破骨細胞形成に及ぼす骨基質(骨粉)の影響について、ラット長管骨から単離した骨髄細胞を使って検討した。全骨髄細胞を48穴プラスチックマイクロプレート中で4日間培養すると、破骨細胞のマーカー酵素であるTRAP陽性の多核細胞が形成された。さらに培養開始2日後より[^3H]-プロリンで標識した骨粉(100μg/cm^2:20-53μm)を添加すると、多核細胞の形成が50%促進した。この時の培養液中の放射活性が約30倍増加していたことから、TRAP陽性の多核細胞は破骨細胞であると考えられた。この結果から、骨基質中に破骨細胞形成促進因子が存在することが示唆された。

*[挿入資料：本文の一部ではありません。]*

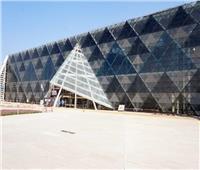 وزير الآثار يتفقد القطع الأثرية الضخمة المنقولة إلى المتحف الكبير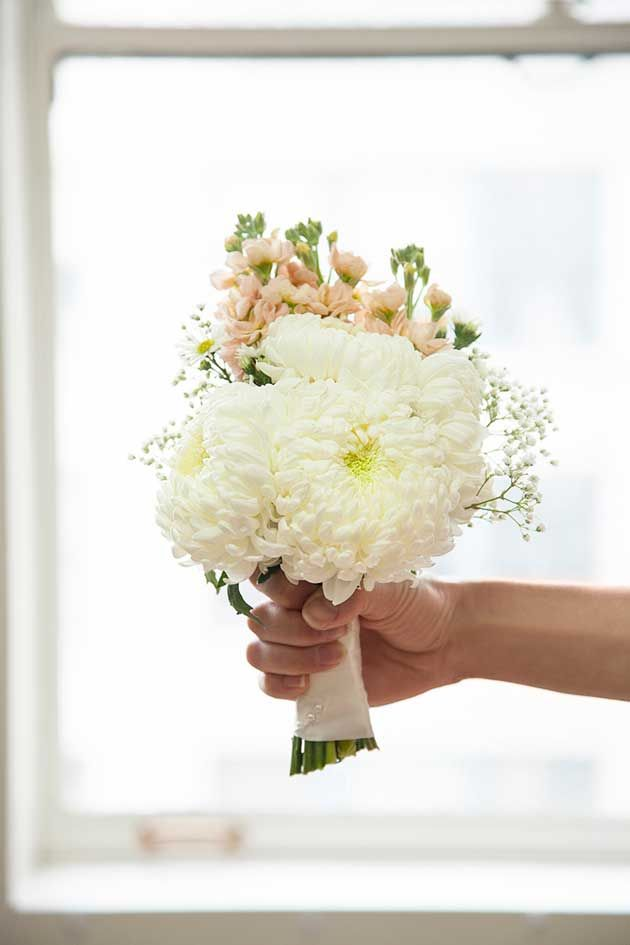 How To: Wedding Bouquet DIY | Simple wedding bouquets, Simple ...
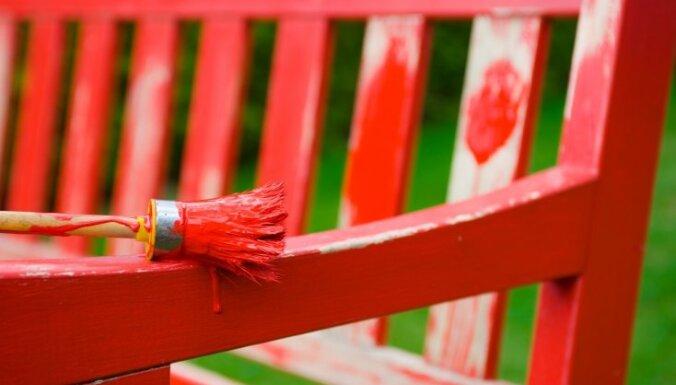 Zelta vērti padomi dārza mēbeļu krāsošanā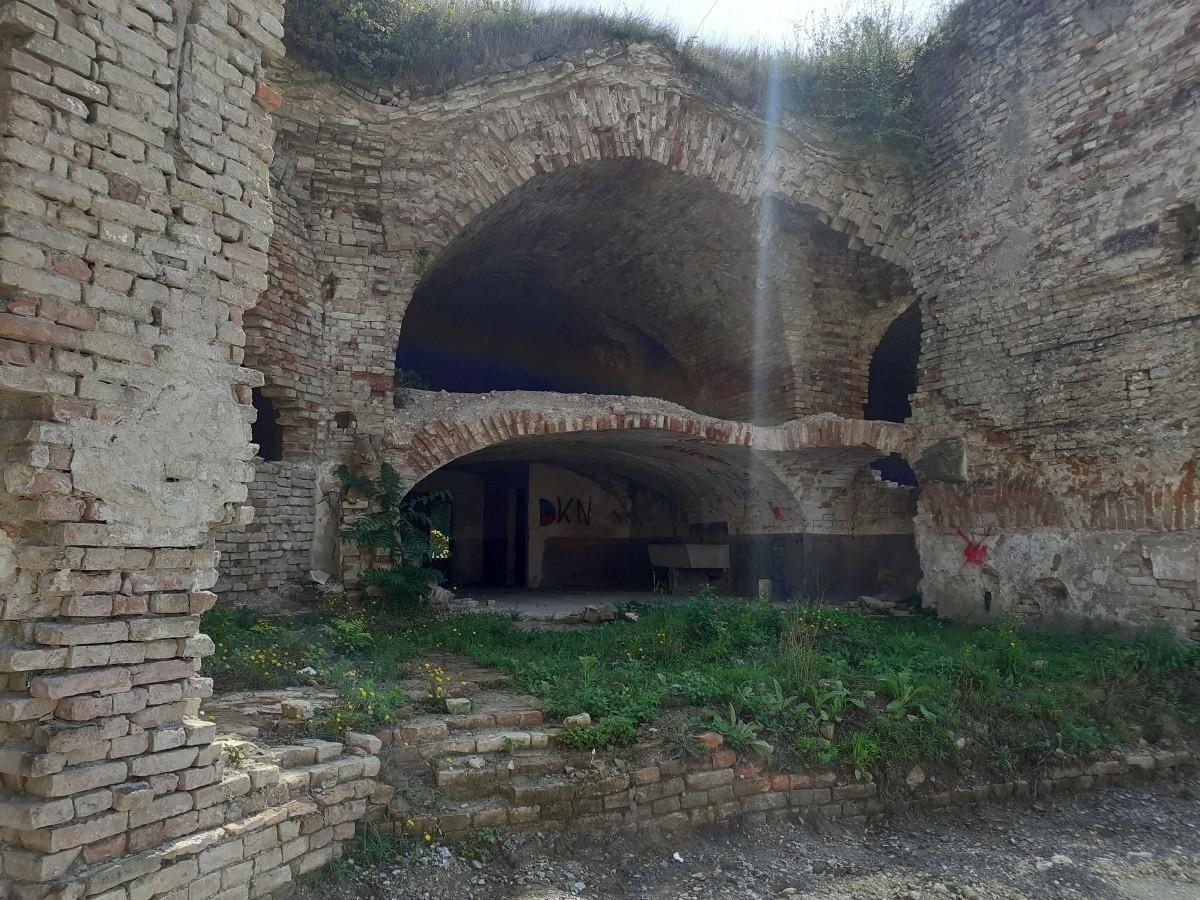 ruin Brod fortress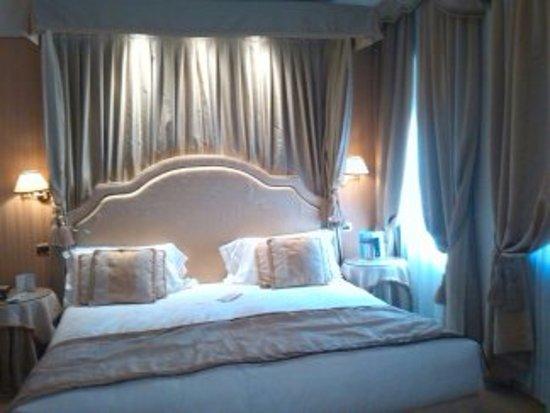 Hotel a La Commedia: Cama de matrimonio o de los reyes.
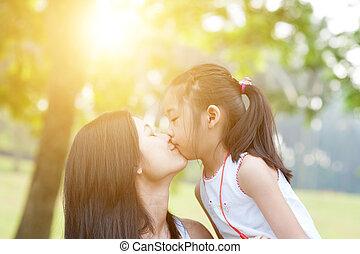 madre figlia, kissing.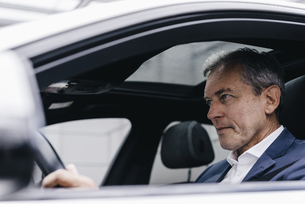 Businessman driving carの写真素材 [FYI04347741]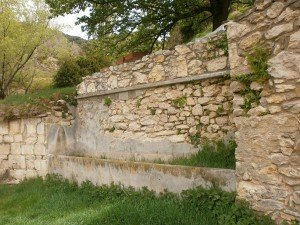 Merli. Antigua fuente y abrevadero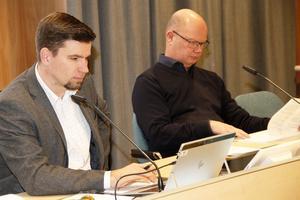 Kommunalrådet Markus Evensson, (S), och kommunchef Nicklas Bremefors tog sig an punkt för punkt på dagordningen.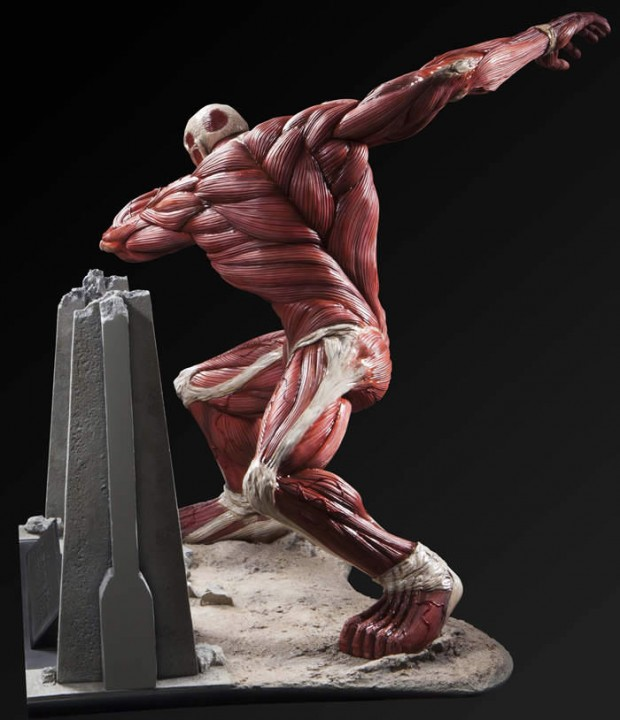 attack-on-titan-colossal-titan-figure-umcf-by-fragment-4
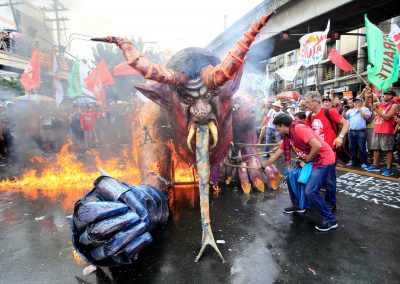 Protesters burn an effigy bearing a image of President Rodrigo Duterte during a May Day rally outside the Malacanang Presidential Palace in Manila, Philippines on 1 May 2018. (Photo: Reuters/Romeo Ranoco.)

次に骨粉添加が、破骨細胞内での情報伝達系(特にチロシンのリン酸化)におよぼす影響について検討した。2週間低カルシュウム食で飼育したニワトリ長管骨より、Hiuraらの方法に従い単球を単離し、6穴プラスチックプレート中で培養を開始した。4日後、骨粉(20-53μm)を添加しCell Lysateを通法に従い作製した。チロシンのリン酸化についてウエスタンブロット法により解析すると、骨粉添加群において明らかに促進された200kDa,130kDa,および85kDaのバンドが検出された。さらにリン酸化は、骨粉添加10分後に最大を示した。そこで、骨粉添加によりリン酸化されたタンパク質が、テンシン、FAK、コルタクチンである可能性について、免疫沈降法とウエスタンブロット法を用いて検討した。集められたテンシンとFAKには、チロシンのリン酸化は検出されなかったが、免疫沈降しなかったサンプルにおいて、200kDaと130kDaにリン酸化のシグナルが検出された。しかし、免疫沈降法により集められたコルタクチンはリン酸化していたことから、骨基質添加によって起こる破骨細胞の形態変化(波状縁形成)に、コルタクチンのチロシンリン酸化は関与しているが、テンシンとFAKは係わっていないことが示唆された。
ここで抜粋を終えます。